DIRECTIONS>
Starting from the line that contains "The photo reveals", reproduce each line exactly through the end of the material, and include no other lines.

--*--

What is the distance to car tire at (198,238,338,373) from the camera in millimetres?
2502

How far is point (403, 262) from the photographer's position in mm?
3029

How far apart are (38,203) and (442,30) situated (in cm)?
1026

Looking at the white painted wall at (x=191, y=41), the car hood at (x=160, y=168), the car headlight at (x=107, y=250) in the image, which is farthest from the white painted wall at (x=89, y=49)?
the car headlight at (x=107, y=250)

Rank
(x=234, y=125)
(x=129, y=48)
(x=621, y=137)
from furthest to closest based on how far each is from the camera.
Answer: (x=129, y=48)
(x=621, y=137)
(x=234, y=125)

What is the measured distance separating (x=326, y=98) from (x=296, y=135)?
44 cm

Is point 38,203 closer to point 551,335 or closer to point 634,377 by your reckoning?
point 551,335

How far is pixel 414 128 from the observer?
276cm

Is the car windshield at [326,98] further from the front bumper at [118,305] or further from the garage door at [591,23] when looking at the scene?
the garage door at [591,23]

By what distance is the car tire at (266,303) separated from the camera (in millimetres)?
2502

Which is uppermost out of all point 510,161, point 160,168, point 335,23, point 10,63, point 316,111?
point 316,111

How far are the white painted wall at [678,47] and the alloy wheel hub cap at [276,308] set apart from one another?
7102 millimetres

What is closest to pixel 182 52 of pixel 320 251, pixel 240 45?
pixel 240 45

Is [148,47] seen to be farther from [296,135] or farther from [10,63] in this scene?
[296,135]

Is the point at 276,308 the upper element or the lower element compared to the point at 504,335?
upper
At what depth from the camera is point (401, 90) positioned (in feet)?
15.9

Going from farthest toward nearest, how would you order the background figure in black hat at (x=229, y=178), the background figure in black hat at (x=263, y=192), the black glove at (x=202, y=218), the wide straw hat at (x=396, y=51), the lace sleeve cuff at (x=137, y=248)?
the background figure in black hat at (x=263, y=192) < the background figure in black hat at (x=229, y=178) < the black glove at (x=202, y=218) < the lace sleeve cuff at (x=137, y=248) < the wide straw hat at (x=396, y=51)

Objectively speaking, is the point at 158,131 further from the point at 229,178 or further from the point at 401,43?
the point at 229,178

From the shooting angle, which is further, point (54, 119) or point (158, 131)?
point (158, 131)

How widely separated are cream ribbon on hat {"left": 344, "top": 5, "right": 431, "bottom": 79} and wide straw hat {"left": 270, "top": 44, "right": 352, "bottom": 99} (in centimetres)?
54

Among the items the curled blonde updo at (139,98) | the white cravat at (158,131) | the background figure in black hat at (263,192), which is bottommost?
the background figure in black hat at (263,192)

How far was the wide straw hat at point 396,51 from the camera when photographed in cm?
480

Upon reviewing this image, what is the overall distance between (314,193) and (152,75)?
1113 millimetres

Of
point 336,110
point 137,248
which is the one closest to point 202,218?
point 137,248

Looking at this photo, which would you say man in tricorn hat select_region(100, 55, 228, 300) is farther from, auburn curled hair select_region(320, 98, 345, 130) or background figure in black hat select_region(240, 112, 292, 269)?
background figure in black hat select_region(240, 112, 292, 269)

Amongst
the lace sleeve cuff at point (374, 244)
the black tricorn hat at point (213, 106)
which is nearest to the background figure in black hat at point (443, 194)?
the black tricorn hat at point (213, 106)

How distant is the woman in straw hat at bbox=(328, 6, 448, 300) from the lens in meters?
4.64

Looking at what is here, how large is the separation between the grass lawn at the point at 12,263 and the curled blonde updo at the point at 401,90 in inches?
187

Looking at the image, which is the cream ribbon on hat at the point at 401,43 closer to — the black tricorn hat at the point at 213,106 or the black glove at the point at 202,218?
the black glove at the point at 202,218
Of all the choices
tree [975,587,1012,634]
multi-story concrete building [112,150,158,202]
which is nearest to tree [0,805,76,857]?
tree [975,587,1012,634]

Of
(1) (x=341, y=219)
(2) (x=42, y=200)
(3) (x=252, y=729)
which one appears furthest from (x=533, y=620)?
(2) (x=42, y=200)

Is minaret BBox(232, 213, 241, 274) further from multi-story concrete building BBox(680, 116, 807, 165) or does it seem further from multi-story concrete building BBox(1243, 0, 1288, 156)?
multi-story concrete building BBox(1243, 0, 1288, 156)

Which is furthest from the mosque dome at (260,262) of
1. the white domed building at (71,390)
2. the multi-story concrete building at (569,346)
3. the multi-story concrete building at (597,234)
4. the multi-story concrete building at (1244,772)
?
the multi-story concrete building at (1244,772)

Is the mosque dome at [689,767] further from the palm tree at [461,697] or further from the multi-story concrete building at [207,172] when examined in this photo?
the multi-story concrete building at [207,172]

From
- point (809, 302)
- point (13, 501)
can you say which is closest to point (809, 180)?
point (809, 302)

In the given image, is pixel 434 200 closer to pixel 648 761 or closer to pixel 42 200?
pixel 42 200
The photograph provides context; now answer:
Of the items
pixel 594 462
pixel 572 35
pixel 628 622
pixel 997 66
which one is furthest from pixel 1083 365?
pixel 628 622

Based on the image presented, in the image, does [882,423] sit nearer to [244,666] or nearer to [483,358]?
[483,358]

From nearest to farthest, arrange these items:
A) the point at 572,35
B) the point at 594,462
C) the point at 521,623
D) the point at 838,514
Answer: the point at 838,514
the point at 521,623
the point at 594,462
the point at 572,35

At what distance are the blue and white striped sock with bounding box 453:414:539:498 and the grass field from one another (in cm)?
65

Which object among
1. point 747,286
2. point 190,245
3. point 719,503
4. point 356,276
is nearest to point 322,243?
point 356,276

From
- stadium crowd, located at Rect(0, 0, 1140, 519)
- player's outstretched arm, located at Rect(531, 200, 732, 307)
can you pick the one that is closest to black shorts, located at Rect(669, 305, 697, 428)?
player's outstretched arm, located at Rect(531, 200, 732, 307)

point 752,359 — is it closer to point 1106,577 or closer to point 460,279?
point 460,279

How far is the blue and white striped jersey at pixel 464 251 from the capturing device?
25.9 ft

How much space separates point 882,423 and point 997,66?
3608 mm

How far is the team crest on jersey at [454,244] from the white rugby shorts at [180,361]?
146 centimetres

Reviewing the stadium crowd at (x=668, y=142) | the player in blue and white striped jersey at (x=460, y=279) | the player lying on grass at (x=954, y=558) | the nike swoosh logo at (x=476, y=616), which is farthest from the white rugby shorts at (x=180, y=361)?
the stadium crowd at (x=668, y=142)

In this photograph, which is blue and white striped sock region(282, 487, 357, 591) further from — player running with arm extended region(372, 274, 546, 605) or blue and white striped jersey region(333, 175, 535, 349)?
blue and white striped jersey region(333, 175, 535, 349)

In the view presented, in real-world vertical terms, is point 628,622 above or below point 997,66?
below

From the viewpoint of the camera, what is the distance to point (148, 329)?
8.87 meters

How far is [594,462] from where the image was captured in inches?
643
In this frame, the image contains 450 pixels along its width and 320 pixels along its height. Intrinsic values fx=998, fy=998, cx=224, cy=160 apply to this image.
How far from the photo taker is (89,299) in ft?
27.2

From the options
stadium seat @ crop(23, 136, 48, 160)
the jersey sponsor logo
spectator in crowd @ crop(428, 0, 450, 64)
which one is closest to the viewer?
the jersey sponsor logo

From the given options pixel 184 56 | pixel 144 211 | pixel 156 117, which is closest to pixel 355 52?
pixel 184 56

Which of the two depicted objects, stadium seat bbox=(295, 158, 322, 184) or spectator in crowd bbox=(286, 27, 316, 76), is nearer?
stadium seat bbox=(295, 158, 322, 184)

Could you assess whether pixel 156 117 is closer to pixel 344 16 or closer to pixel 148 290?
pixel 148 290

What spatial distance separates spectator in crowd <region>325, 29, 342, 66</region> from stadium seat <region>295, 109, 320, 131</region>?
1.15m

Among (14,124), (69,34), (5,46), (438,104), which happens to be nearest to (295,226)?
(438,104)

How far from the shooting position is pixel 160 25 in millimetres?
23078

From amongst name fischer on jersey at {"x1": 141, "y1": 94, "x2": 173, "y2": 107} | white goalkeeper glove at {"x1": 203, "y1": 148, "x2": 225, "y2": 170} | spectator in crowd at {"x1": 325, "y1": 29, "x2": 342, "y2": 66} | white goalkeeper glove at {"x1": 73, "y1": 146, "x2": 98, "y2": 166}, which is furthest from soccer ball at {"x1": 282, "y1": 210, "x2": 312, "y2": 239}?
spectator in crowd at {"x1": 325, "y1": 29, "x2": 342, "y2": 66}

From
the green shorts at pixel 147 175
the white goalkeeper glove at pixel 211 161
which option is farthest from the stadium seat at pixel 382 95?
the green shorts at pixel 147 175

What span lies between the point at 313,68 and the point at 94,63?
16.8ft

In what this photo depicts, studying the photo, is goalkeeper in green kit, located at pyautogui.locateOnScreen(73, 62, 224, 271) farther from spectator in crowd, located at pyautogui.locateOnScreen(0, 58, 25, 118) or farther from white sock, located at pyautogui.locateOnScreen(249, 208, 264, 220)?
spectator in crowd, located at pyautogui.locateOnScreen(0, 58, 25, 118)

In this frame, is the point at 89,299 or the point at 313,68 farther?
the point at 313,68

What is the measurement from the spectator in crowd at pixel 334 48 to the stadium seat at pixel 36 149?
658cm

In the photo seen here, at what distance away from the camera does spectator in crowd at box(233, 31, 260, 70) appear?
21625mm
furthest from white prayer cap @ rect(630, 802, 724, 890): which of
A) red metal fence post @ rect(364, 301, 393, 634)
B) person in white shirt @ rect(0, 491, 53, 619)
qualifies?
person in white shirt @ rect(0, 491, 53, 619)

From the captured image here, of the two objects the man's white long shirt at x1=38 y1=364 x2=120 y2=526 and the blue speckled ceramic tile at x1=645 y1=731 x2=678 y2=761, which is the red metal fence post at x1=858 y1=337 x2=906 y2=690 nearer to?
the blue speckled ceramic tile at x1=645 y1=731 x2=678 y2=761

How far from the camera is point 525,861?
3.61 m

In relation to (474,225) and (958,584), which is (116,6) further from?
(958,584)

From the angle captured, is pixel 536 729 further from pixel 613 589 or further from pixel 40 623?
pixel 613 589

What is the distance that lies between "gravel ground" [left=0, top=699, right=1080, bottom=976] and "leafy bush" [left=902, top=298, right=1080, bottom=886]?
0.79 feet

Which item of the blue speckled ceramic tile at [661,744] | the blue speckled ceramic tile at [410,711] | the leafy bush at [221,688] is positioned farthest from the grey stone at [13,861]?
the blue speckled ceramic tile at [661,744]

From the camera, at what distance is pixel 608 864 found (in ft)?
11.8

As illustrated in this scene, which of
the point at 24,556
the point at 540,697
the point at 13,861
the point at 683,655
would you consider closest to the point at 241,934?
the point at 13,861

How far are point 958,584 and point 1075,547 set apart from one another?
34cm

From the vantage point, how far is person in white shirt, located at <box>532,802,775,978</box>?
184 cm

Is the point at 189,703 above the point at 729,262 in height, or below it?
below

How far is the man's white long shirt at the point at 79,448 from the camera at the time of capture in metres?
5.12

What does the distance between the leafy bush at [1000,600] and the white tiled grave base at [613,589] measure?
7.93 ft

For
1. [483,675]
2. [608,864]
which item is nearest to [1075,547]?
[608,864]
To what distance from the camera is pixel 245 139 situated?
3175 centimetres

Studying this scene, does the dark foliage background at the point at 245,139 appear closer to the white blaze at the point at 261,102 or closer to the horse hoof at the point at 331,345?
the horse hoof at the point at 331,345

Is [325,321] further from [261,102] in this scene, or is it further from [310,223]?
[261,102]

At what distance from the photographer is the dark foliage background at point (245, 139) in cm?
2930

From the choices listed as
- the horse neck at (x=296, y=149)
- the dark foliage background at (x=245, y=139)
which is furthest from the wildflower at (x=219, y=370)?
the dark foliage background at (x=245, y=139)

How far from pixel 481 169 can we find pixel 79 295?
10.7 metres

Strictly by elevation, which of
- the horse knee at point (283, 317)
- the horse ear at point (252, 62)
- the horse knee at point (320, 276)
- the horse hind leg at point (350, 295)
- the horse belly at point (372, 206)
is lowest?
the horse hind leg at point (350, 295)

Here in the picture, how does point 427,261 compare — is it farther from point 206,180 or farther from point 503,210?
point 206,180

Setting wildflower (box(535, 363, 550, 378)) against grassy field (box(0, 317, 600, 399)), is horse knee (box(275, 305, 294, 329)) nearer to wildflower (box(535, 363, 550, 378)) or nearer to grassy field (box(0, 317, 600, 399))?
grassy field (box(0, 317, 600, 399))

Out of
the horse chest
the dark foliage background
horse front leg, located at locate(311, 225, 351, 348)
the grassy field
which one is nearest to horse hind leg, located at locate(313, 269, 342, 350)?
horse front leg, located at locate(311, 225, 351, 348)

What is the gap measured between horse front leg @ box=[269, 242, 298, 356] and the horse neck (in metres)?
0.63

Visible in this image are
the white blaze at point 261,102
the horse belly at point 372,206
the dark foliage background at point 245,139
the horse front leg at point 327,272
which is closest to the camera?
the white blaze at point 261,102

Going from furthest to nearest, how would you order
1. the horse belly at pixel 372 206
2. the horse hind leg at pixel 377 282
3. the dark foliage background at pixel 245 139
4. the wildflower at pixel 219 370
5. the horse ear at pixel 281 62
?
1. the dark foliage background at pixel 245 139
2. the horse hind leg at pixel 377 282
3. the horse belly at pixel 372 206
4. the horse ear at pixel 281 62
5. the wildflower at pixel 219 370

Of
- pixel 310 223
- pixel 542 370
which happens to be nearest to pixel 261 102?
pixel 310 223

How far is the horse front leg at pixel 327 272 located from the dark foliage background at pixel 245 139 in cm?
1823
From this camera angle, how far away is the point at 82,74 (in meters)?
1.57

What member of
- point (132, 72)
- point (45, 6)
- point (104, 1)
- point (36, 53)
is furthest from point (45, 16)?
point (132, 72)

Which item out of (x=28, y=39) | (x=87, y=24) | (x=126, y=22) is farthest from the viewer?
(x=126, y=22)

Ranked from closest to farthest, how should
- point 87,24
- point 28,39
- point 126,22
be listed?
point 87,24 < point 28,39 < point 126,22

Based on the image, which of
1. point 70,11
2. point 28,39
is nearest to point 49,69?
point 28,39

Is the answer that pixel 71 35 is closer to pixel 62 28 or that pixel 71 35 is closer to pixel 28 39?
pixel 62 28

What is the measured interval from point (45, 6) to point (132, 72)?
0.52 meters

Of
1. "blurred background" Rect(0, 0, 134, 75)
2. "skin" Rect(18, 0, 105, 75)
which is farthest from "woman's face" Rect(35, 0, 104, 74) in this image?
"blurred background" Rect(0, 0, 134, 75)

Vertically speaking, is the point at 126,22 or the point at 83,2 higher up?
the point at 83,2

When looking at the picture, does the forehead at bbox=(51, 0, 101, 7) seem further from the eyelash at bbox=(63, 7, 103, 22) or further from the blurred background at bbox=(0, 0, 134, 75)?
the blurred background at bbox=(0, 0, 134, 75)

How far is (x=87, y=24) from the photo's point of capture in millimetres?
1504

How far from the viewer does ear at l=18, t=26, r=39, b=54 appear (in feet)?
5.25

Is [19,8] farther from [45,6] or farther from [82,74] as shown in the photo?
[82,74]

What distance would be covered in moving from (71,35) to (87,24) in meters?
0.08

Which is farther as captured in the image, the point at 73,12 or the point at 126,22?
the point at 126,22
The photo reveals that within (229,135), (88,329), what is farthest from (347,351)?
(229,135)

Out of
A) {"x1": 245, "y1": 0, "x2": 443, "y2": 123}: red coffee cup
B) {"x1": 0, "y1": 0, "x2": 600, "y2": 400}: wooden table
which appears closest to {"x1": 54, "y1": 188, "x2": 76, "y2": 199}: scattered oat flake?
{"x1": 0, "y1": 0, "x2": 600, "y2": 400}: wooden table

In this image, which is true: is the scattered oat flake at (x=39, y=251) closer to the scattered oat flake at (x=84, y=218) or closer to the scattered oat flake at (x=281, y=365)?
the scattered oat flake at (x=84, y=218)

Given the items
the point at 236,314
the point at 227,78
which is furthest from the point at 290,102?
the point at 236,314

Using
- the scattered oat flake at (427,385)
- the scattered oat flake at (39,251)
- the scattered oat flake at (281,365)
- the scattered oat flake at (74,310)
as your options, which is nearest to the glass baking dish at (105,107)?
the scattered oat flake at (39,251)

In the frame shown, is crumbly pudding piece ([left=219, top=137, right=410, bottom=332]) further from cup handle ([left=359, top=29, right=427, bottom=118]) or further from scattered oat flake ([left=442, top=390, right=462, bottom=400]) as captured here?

--*--

SOLVED PROBLEM>
The photo reveals that within (229,135), (88,329), what is farthest from (347,351)?
(229,135)

Out of
A) {"x1": 245, "y1": 0, "x2": 443, "y2": 123}: red coffee cup
B) {"x1": 0, "y1": 0, "x2": 600, "y2": 400}: wooden table
which appears closest to {"x1": 54, "y1": 188, "x2": 76, "y2": 199}: scattered oat flake?
{"x1": 0, "y1": 0, "x2": 600, "y2": 400}: wooden table

In this image, which is true: is the scattered oat flake at (x=39, y=251) closer to the scattered oat flake at (x=84, y=218) or closer to the scattered oat flake at (x=281, y=365)?
the scattered oat flake at (x=84, y=218)

Given the items
the point at 236,314
the point at 227,78
which is furthest from the point at 290,102?
the point at 236,314

Using
- the scattered oat flake at (427,385)
- the scattered oat flake at (39,251)
- the scattered oat flake at (281,365)
- the scattered oat flake at (74,310)
as your options, which is nearest to the glass baking dish at (105,107)?
the scattered oat flake at (39,251)

In the frame shown, is crumbly pudding piece ([left=219, top=137, right=410, bottom=332]) further from cup handle ([left=359, top=29, right=427, bottom=118]) or further from scattered oat flake ([left=442, top=390, right=462, bottom=400]) as captured here?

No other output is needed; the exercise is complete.